■ **Text segment**
════════

Hong Kong to cull 80,000 chickens after H5 outbreak

HONG KONG (Reuters) - Hong Kong health authorities raised the city’s avian flu alert to “serious” on Tuesday after some chickens at a farm were confirmed to have the H5 birdflu virus, prompting the cull of 80,000 chickens.

The H5 birdflu strain is a low pathogenic avian influenza. Experts fear the more deadly H5N1 strain, which remains mainly an animal disease but has infected humans, could mutate to a form that spreads easily among people.

Hong Kong health authorities did not rule out the possibility the virus might be H5N1, pending further tests.

The city’s Health Secretary York Chow said the affected farm was in Hong Kong’s northeastern Yuen Long district near the border with China, which reported the unusual deaths of 60 chickens on Monday.

“After a series of tests, we have confirmed this morning that the chickens died from the H5 virus,” Chow told reporters, adding three dead chickens were tested and 20 feces samples were taken.

Officers clad in masks, white medical suits and black rubber gloves began the mass culling of some 80,000 birds at the farm on Tuesday afternoon, and were shown stuffing piles of chicken carcasses into black bin bags.

Chickens at a second nearby farm would also be culled.

The scenes were reminiscent of previous mass cullings in 1997 and 2001, when the H5N1 virus prompted the slaughter of over one million birds each time. In the 1997 outbreak, six people died.

“The deaths (of the chickens) weren’t on a mass scale like before but more scattered deaths. So far, not that many died,” said Wong Yi-chuen, who worked at one of the stricken farms.

A precautionary three-week ban on poultry imports was also imposed to contain any potential spread of the virus.

“We will ban all the outlets of all chickens from our farms for 21 days and also suspend all the imports of chicken and poultry including birds for the next 21 days,” Chow added.

All 80,000 chickens within a 3 km radius of the farms would be destroyed, along with some birds at a wholesale market, he added.

While Chow said the last birdflu outbreak at a Hong Kong farm occurred in early 2003, in June authorities found H5N1 at a poultry stall in one of the city’s many wet markets which led to the culling of 2,700 birds.

════════

■ **Stored data**
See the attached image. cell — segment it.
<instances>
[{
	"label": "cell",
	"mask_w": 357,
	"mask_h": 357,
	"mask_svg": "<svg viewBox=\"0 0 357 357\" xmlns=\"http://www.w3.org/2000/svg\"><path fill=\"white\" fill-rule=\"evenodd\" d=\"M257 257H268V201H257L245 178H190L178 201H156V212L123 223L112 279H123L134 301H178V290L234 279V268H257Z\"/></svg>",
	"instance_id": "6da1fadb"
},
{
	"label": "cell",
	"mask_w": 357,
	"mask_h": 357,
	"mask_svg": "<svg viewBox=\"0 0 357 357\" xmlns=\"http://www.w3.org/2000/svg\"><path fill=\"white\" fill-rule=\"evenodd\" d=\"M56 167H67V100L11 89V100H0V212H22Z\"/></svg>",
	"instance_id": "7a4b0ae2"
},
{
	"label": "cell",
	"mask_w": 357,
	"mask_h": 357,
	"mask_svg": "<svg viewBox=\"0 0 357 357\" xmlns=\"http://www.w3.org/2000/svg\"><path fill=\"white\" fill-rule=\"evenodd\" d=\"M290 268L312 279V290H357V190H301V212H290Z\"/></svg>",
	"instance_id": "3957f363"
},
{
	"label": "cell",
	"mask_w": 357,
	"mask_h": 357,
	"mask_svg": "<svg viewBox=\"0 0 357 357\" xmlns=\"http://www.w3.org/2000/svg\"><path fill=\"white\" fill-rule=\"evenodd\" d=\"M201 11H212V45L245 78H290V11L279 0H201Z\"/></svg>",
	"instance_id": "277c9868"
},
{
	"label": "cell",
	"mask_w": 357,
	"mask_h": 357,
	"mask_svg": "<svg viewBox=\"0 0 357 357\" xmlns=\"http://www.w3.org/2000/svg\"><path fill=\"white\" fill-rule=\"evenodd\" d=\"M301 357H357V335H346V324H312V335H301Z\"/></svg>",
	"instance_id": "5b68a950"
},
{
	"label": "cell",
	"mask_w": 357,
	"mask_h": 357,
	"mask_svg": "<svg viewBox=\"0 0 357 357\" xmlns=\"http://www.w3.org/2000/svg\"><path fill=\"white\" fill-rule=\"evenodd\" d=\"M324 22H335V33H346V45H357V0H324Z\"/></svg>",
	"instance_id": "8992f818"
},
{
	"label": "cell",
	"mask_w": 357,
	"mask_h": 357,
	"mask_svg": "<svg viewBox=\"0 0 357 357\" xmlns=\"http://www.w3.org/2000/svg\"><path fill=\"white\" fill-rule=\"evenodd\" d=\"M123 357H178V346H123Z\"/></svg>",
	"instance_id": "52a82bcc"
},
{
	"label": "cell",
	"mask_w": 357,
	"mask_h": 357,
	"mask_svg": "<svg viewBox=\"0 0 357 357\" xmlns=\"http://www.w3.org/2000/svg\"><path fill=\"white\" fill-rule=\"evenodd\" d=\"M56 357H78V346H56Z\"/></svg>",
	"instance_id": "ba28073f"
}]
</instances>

════════

■ **Work required**
Summarize the bird flu report in two sentences. The entries have no connection to the bird flu report.

■ **Answer box**
Hong Kong raised its avian flu alert to "serious" after chickens at a farm in the Yuen Long district were confirmed to have the H5 bird flu virus, leading to the cull of 80,000 chickens within a 3 km radius of the farms. Authorities did not rule out the more deadly H5N1 strain pending further tests, and they imposed a 21-day ban on chicken outlets from local farms and on poultry imports.